Just before me n chun yin went on stage, hwee leong,boyi,kb and jj came to wish us good luck...tt time was too nervous to think bout anithing else cept the duet but thinking of it now it was quite heart-warming...den finally heard the emcee annoucing me and chun yin's name... it was time to go out... walking towards my seat i heard my classmates shouting my name...mebbe tt made me less nervous... and mebbe to not disappoint my classmates who had came down or pple who had passed their luck to me, i was much less nervous and the duet went well... althou chun yin missed some parts... but it was okae... cant describe how glad i was after the item was over...This experience really let me understand how being nervous can screw everything up... this shall be something i'll keep in mind for some time...was veh happy n juz getting "hyperactivated" after that... went downstairs n ji an was like "Can u play tt song? I want to listen... very nice"... was so shocked...felt like he wasn't being himself... but still played aniwae... den chun yin was quite unhappy wif himself... he din perform up to his own expectations i guess... but well.. he's only a sec2... if i were to play chun dao yin he in sec2....it wud be a disaster...den went out during the intermission and saw zixin and mun hui...got good comments! Was quite a relief... mebbe they were trying to be nice... but still haha...den found out jessly heard the performance of the 1st 4 songs over the fone...
Before the next session of orchestral pieces started, when lhl was tuning my lq, he asked if i was joining syco...I'll take this opportunity to say something about tt... signed up for the zhongruan auditions adi... but i also found out bout my other competitors... there are 2 more and 1 of them is the brother of syco erhu principal... the one who can plays jian qi(grade10) on zhongruan... hmmmx... so... game over le bah i guess...

*Aniwae*

Decided to enjoy the last few songs im guna play as a member of RICO... again the audience were noisy when we went on stage again... n nobodi sat... veh confused...din noe if it was lester or me who was supposed to give the cue zzz... so everyone stood up while the emcee talked zzz.. den boyi had to tell us to sit down when he came in zzz... no comments for huan xin... long was still rushy even when mr yeo tried veh hard to tell us not to... dong hai was veh fast... and the percussion was noisy!!! Before i knew it it was over...encore matsuri...decided i cud finally play as hard as i usually do... last song... that was i was guna play... as a member of RICO...

Still remembered i decided to join RICO partly cuz the matsuri that the 2003 batch played was impressive and nice... and now im ending my 4 years wif matsuri...

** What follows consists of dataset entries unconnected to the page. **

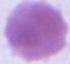

Summary:
  - Modality: photomicrograph
  - Magnification: 1000x
  - Identification: erythrocyte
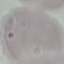

Summary:
  - Result: no malaria parasites seen
  - Image type: automatically extracted cell patch, resized to 64 × 64 pixels
  - Preparation: thin blood smear
  - Capture: smartphone through the microscope eyepiece
  - Stain: Giemsa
Identify the parasite.
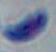

Toxoplasma gondii.

Summary:
  - Magnification: 1000x
  - Modality: photomicrograph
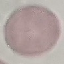
Summary:
  - Result: negative for malaria parasites
  - Capture: smartphone through the microscope eyepiece
  - Stain: Giemsa
  - Image type: cell patch, automatically extracted from a larger field of view and resized to 64 × 64 pixels
  - Preparation: thin blood film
Classify this cell by malaria status.
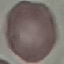
Uninfected.

Acquired by smartphone through the microscope eyepiece. Thin blood film. Automatically extracted cell patch, resized to 64 × 64 pixels. Giemsa-stained preparation.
Report the malaria status of this cell.
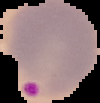
It is parasitized.

Image is 100×103 pixels. From a thin blood film. Segmented cell region on a black background.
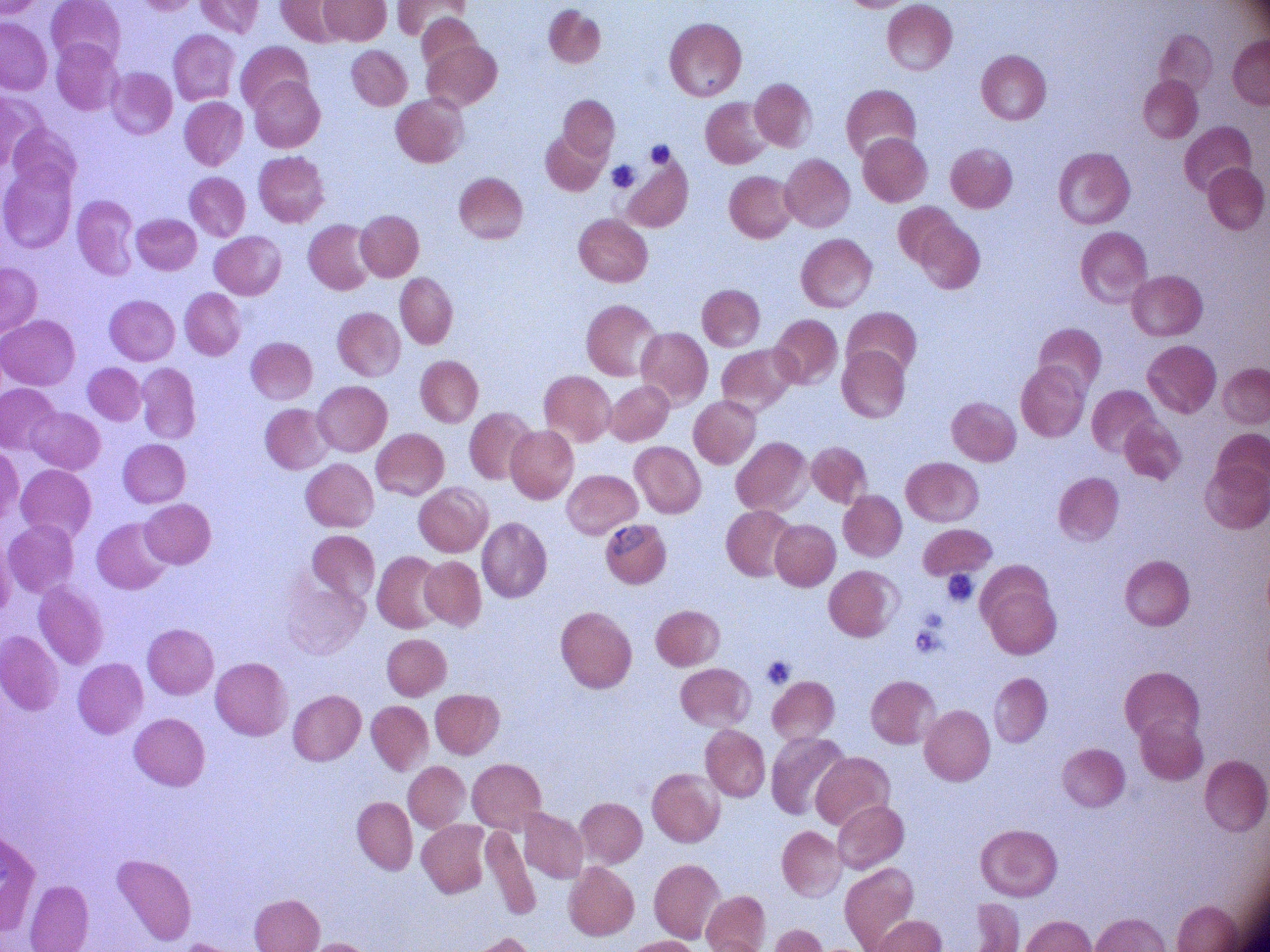

Approximate bounding boxes as (x1,y1)-(x2,y2) corner pairs in pixels, from the source annotation, which is not necessarily exhaustive.
Summary:
  - Trophozoite locations: (600,517)-(653,562)
  - Microscope: Leica DM2000 with built-in camera
  - Stain: Giemsa
  - Image size: 1270×952 pixels
  - Species: Plasmodium falciparum
  - Preparation: thin blood film
  - Magnification: 100x
  - Field of view: one from this slide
State which cell type is depicted.
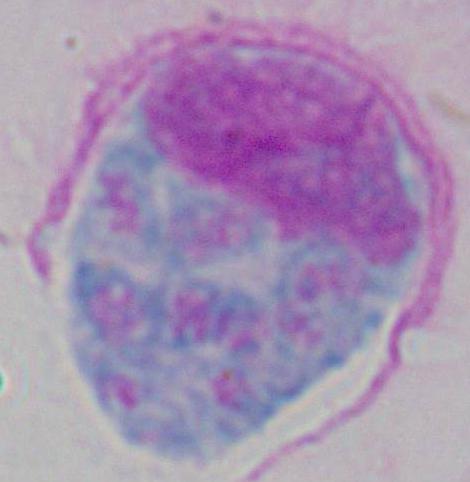

This is a leukocyte.

Summary:
  - Magnification: 1000x
  - Modality: micrograph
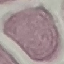

Summary:
  - Result: negative for malaria parasites
  - Preparation: thin blood smear
  - Stain: Giemsa
  - Image type: automatically extracted cell patch, resized to 64 × 64 pixels
  - Capture: smartphone through the microscope eyepiece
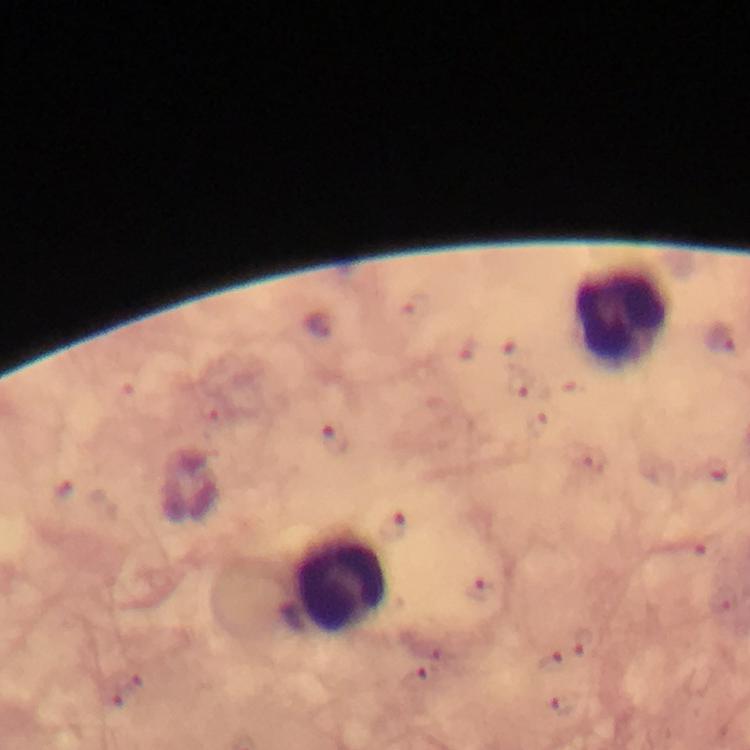

Approximate centers as [x, y] in pixels.
Summary:
  - Leukocyte locations: [622, 319], [341, 582]
  - Malaria parasite locations: [720, 335], [334, 436], [391, 528], [480, 589], [582, 642], [552, 662], [413, 681], [563, 706]
  - Magnification: 100x
  - Immersion oil: used
  - Capture: smartphone camera through the microscope
  - Cropped from: a single field of view
  - Preparation: thick blood film
  - Context: from a diagnostic examination for malaria
  - Image size: 750×750 pixels
  - Stain: Giemsa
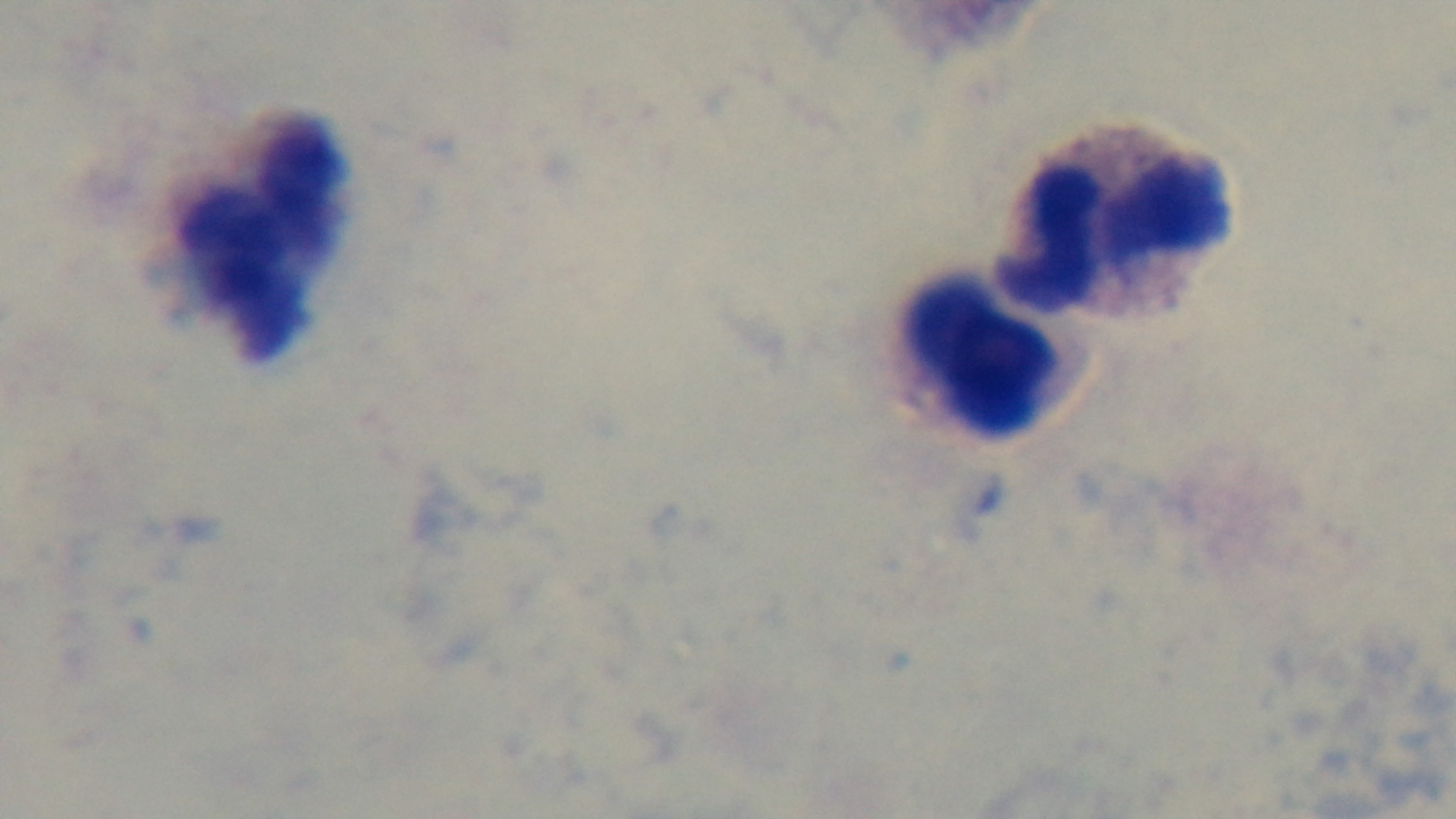

Summary:
  - Malaria status: negative
  - Stain: Giemsa
  - Modality: light microscopy
  - Objective: 100x oil immersion
  - Capture: mounted 4K digital camera
  - Field of view: one from the slide
  - Preparation: thick blood film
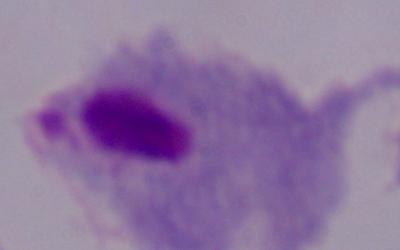

Summary:
  - Identification: trichomonad
  - Magnification: 1000x
  - Modality: micrograph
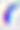
400x magnification. Micrograph. Toxoplasma gondii is shown.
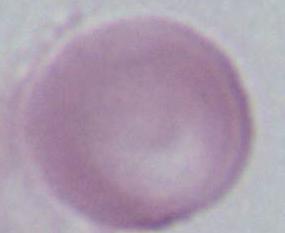
Summary:
  - Identification: erythrocyte
  - Modality: photomicrograph
  - Magnification: 1000x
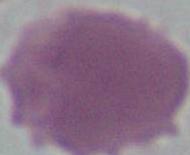
Summary:
  - Magnification: 1000x
  - Identification: red blood cell
  - Modality: micrograph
Name the blood parasite species.
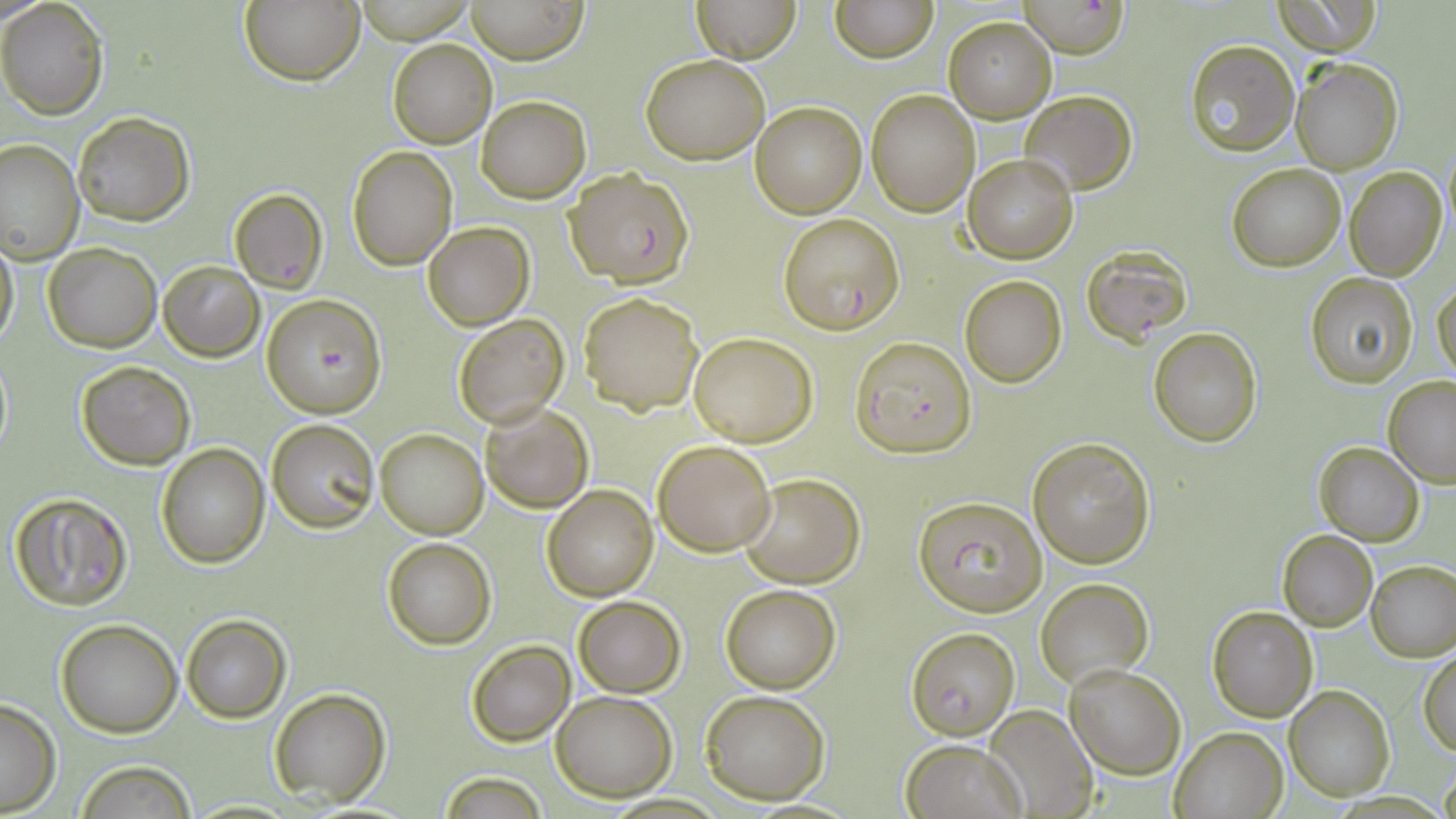
Plasmodium falciparum.

Approximate bounding boxes as (x1, y1, x2, y2) in pixels. Uninfected red blood cell locations: (240, 0, 365, 85), (466, 0, 589, 63), (693, 0, 800, 62), (830, 0, 938, 64), (1271, 0, 1384, 55), (0, 1, 109, 119), (944, 17, 1056, 122), (387, 38, 497, 148), (1184, 39, 1300, 155), (642, 55, 767, 163), (1290, 57, 1403, 174), (866, 90, 979, 217), (1020, 90, 1136, 194), (476, 96, 591, 204), (750, 101, 866, 218), (73, 112, 195, 225), (0, 141, 82, 262), (1442, 143, 1456, 242), (347, 147, 458, 270), (964, 155, 1077, 263), (1227, 163, 1346, 271), (1345, 167, 1445, 280), (229, 188, 328, 293), (423, 222, 533, 330), (0, 231, 19, 352), (43, 242, 162, 351), (158, 261, 263, 362), (1306, 273, 1417, 386), (959, 276, 1066, 387), (1432, 279, 1456, 386), (578, 291, 703, 415), (452, 313, 569, 428), (1149, 326, 1262, 446), (687, 331, 818, 446), (1, 349, 13, 464), (76, 360, 195, 470), (1383, 375, 1456, 488), (480, 403, 594, 513), (266, 418, 379, 532), (374, 428, 488, 539), (1027, 437, 1155, 568), (653, 440, 777, 554), (1314, 442, 1424, 545), (157, 444, 268, 567), (738, 471, 863, 588), (542, 486, 658, 600), (1277, 530, 1377, 630), (381, 537, 497, 649), (1366, 561, 1456, 661), (1035, 576, 1154, 690), (720, 583, 842, 693), (571, 595, 686, 697), (1206, 605, 1319, 723), (181, 614, 290, 722), (55, 618, 182, 736), (466, 641, 574, 747), (1419, 653, 1456, 754), (1064, 665, 1186, 780), (1285, 686, 1394, 800), (269, 687, 391, 807), (551, 689, 678, 801), (700, 689, 832, 804), (0, 696, 62, 815), (987, 704, 1096, 816), (1168, 725, 1288, 818), (902, 740, 1026, 819), (72, 762, 198, 818), (1440, 764, 1456, 819), (438, 774, 552, 816). Plasmodium falciparum-infected red blood cell locations: (1018, 0, 1130, 58), (567, 167, 694, 287), (777, 212, 904, 334), (1082, 248, 1191, 347), (261, 295, 387, 418), (851, 336, 975, 458), (8, 491, 134, 611), (912, 493, 1046, 619), (906, 628, 1020, 739). Single field of view. May-Grünwald-Giemsa-stained preparation. Captured at 1000x magnification. Thin blood smear. Optical microscopy. Image is 1456×819 pixels.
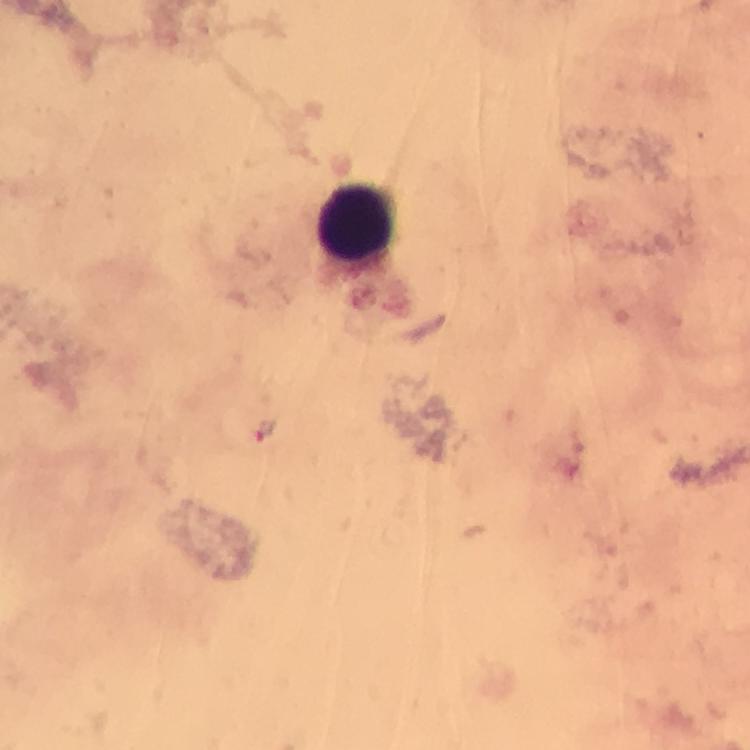
Approximate centers as [x, y] in pixels. Leukocyte locations: [359, 223]. Plasmodium parasite locations: [265, 429]. Giemsa-stained preparation. Photographed with a smartphone mounted on the microscope. At 100x magnification. Image is 750×750 pixels. Thick smear. From a diagnostic examination for malaria. A crop from one field of view. Immersion oil was used.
State the blood parasite species.
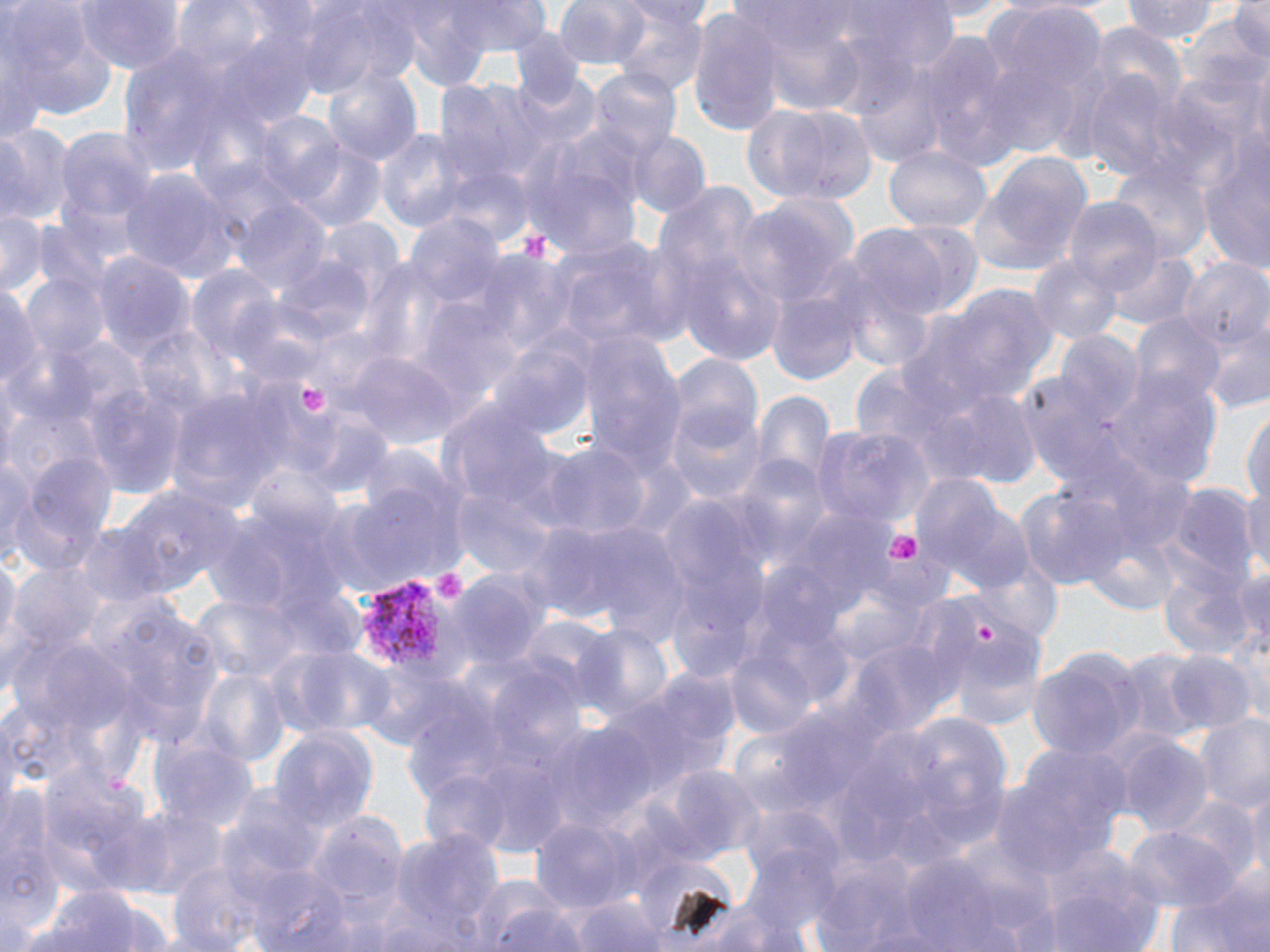
Plasmodium vivax.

the audience continued clapping and shouting for encore even after matsuri... but just too bad mr yeo tot lemon tree was still not up to standard yet... so that was the end... felt quite sad... but went out and saw my classmates... yewei,jinkai,aaron,victor,justin,xianjie,mark,lionel,liangjie,darryl,weiqi... their comments were encouraging...they den took a class photo wif mingquan yujun and me... we were SOOOO noisy tt we attracted the attention of almost EVERYONE who was in SCH... 100+ pple loh... not a few... everyone was looking at us but we din care the least bit... 4J'06 ROX!!!!! Here's the picture:
















Thanks guys! For coming down to support!! Then got lollipops from wenjun... so nice... den went onto photo taking madness again... failed to take a proper photo wif yiheng again... hanged around in SCH wif yiliang mervin ++ also... mervin said:"Hen hao, zhe ci xian mei you duan" haha... he watched the myriad performance and saw wad happened...so diu lian... cudn't bear to leave...

Hope i din leave out anything... will edit if i realize i did....

Learnt so much in this concert... Also realized how lucky I am to have known friends who are so hard to say goodbye to.... 4J'06/RICO'06!!!!!!